Efek ke penerimaan pajak juga membahayakan. Terlalu besar penurunan tarif PPh badan dapat mengancam rasio pajak. Pada tahun 2019, rasio pajak turun menjadi 9,8% salah satunya akibat terlalu banyak obral insentif pajak. Jika diberlakukan tarif PPh badan hingga 17%, kehilangan potensi pajak per tahun dapat menembus Rp80 Triliun. Di saat yang bersamaa, turunnya rasio pajak membuat ruang fiskal menyempit, dan defisit APBN melebar. Beban utang makin mencekik.
Dalam draf Omnibus Law Perpajakan ada juga membahas pajak transaksi online. Bagaimana Anda menilai hal itu?
Pasal 14 mengatur tentang pengenaan Pajak Pertambahan Nilai (PPN) untuk transaksi e-commerce di dalam negeri (PMSE). Meskipun untuk mendorong keadilan pajak bagi pelaku usaha konvensional dan digital (level of playing field), namun teknis pemungutan perlu mempertimbangkan beberapa hal.
Apa saja itu?
Sebagian besar pelaku usaha retailer yang berjualan menggunakan platform e-commerce adalah pedagang UMKM dengan omset dibawah Rp.4,8 miliar setahun. Pengenaan PPN 10% akan mengurangi pendapatan pelaku usaha UMKM. Di tengah situasi krisis ekonomi, justru UMKM adalah tulang punggung perekonomian dan serapan tenaga kerja. Sehingga kondisi pemaksaan PPN 10% ini cukup merugikan bagi pelaku UMKM, untuk saat ini.
Pertimbangan lainnya?
Upaya pemerintah menggejot penerimaan pajak e-commerce melalui platform, berisiko mengalihkan transaksi penjualan ke sosial media. Pengalihan ini akan merugikan pemerintah (potential loss pajak), transaksi sulit dilacak (illegal trading) dan turunnya penjualan melalui platform e-commerce.
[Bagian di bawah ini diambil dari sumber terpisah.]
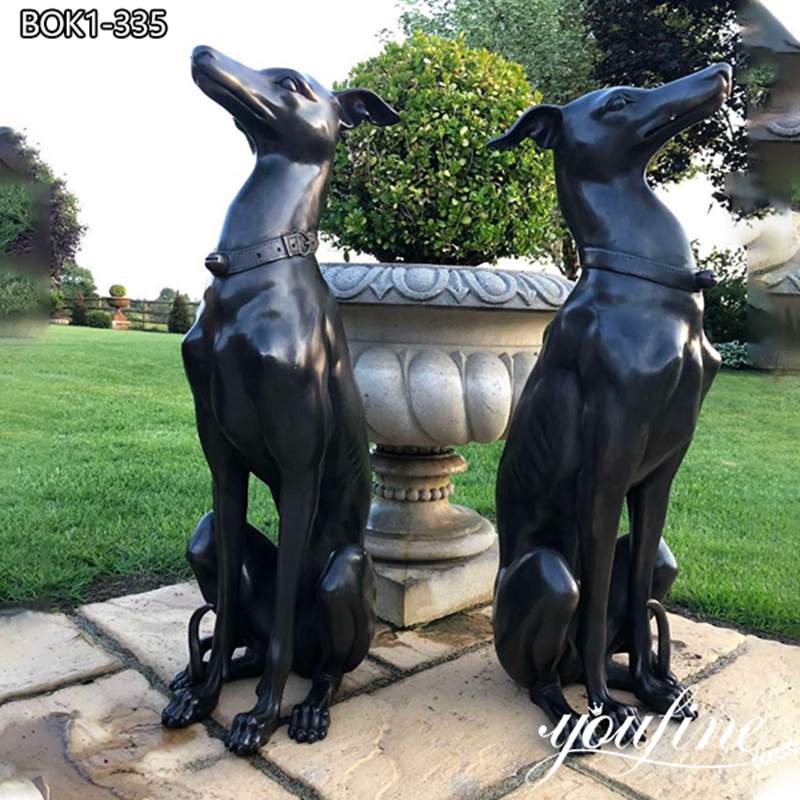 large bronze dog statue-YouFine Sculpture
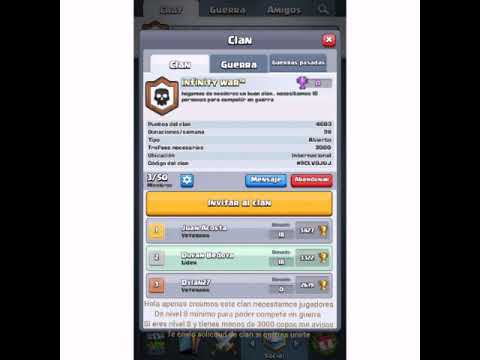 Unión a clan de Clash royale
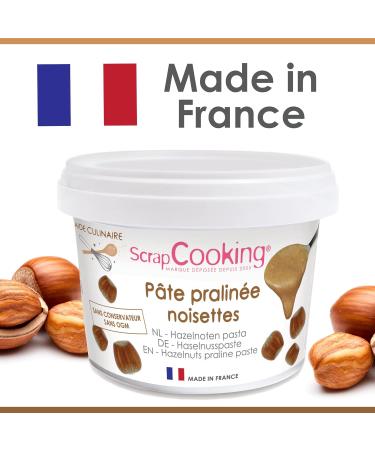 ScrapCooking - P te de Pralin Noisettes 200g - Ingr dient pour P tisseries G teaux Desserts Macarons Entremets Cakes Glaces Paris Brest - Pot de Pralin Pr t l emploi - 4510 - Buy Online on GoSupps.com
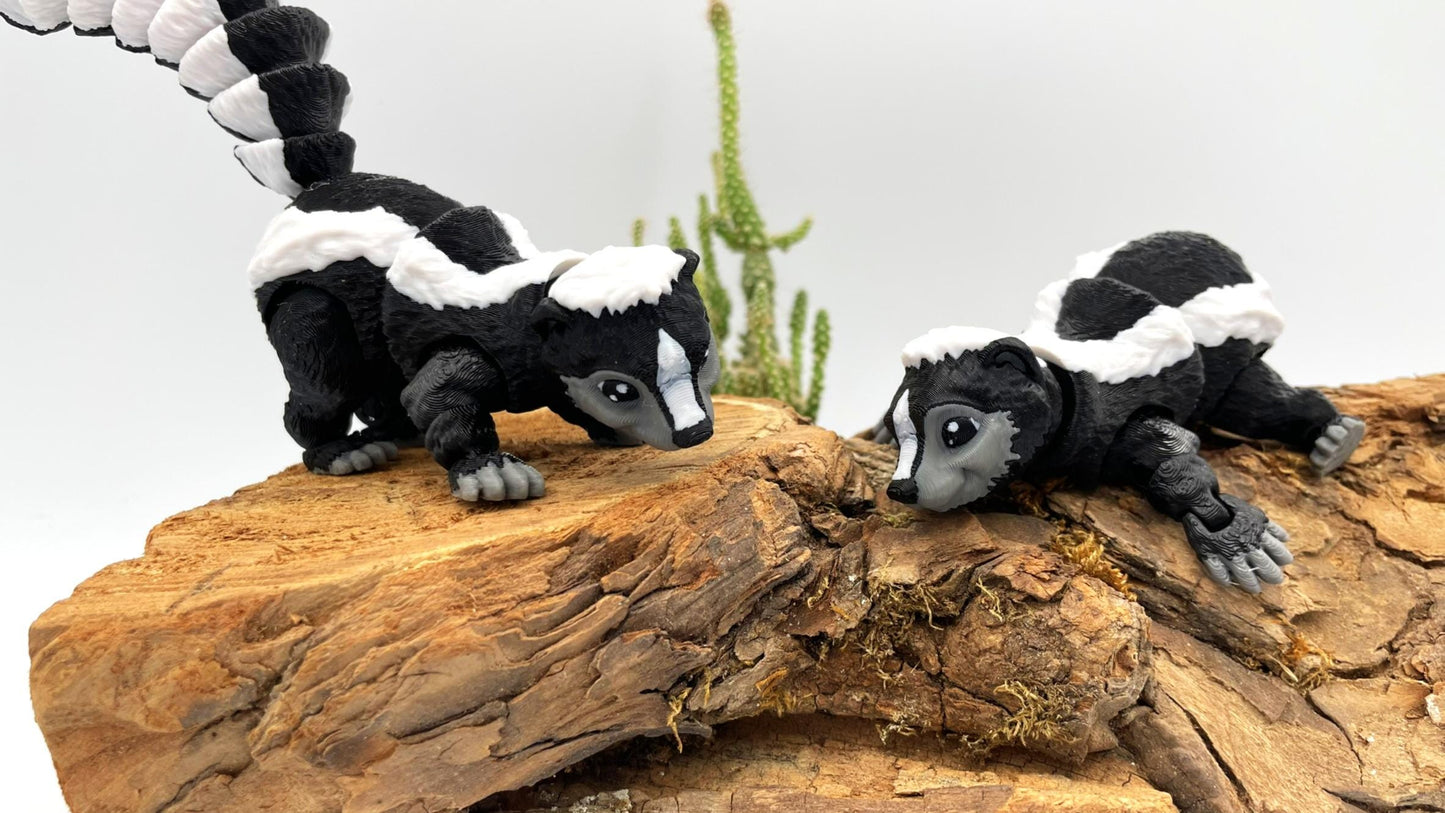 Flexi Stinktier – Bewegliche 3D-gedruckte Figur | Dekoration & Sammlerstück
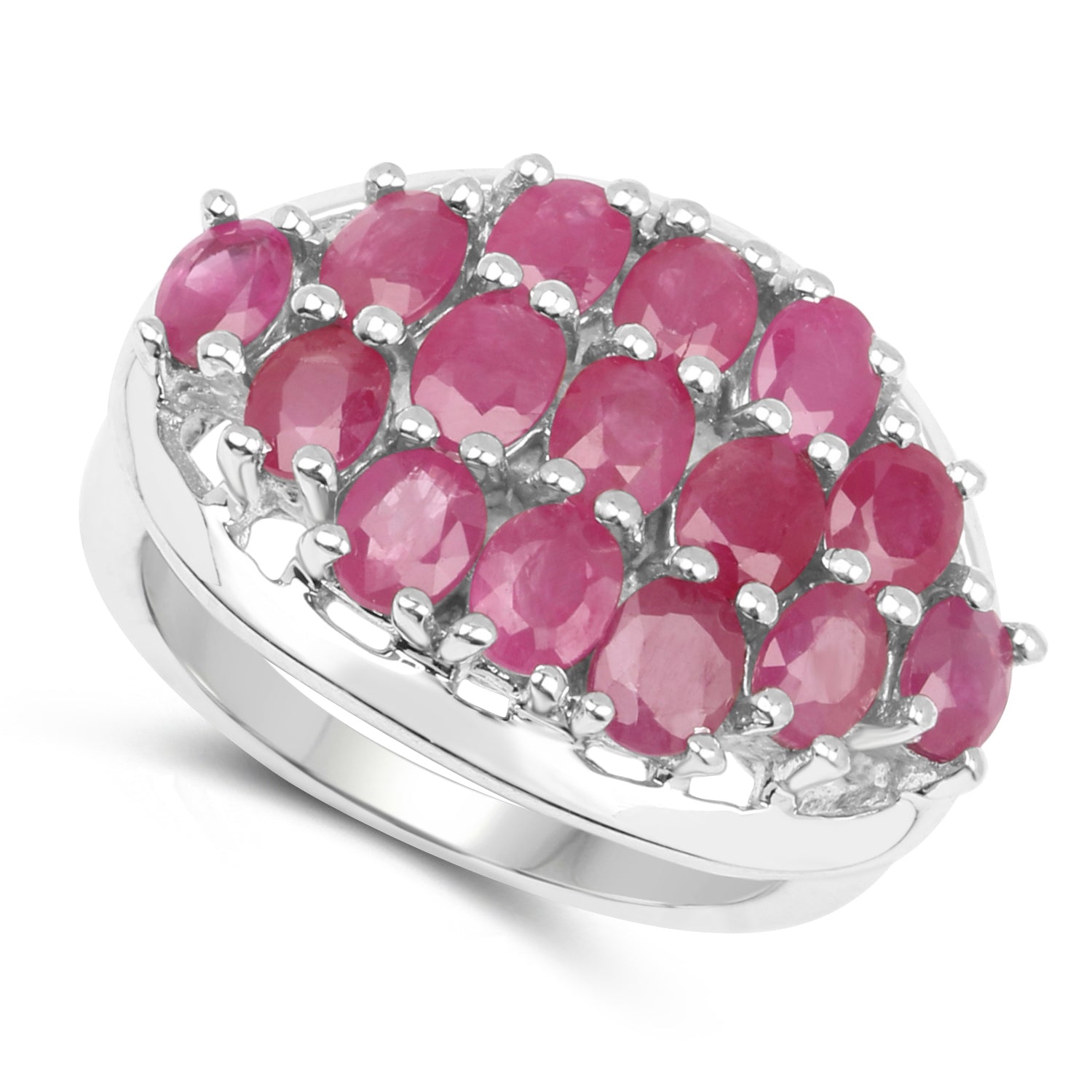 3.00 Carat Genuine Ruby .925 Sterling Silver Ring on sale at MyriadMart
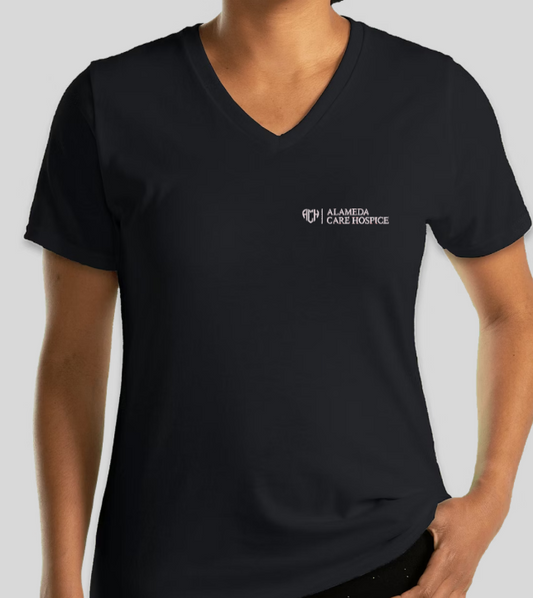 ACH Custom Women's Core Cotton V-Neck Tee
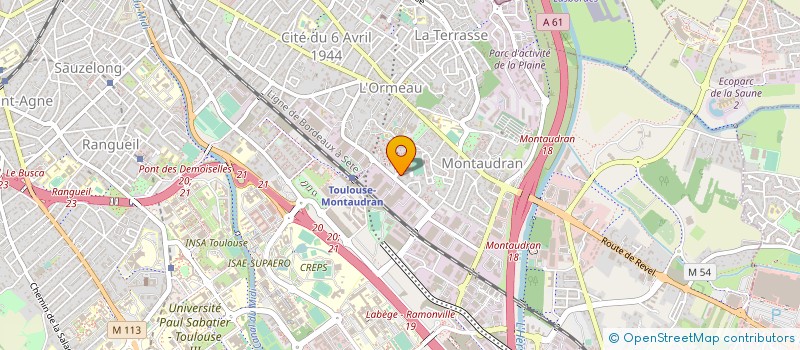 localisation de l'entreprise SARL FRANCE PANIFICATION à TOULOUSE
Data BI menunjukkan per Januari 2020, total nilai penjualan 4 marketplace terbesar Indonesia adalah sebesar Rp 19,15 triliun. Sementara total nilai penjualan gabungan dari 14 marketplace menyentuh angka Rp 23,27 triliun. Bila dibandingkan dengan bulan Desember 2019, angka penjualan tersebut mengalami penurunan.
Penjualan 4 marketplace terbesar pada akhir tahun 2019 lalu mencapai Rp 19,99 triliun dan 14 marketplace besar sebesar Rp 25,35 triliun. Sebelum adanya penerapan Omnibus Law Perpajakan, jumlah transaksi sudah ciut duluan. Padahal porsi e-commerce baru mencapai <5%, pasar e-commerce di Indonesia sudah loyo sebelum mature.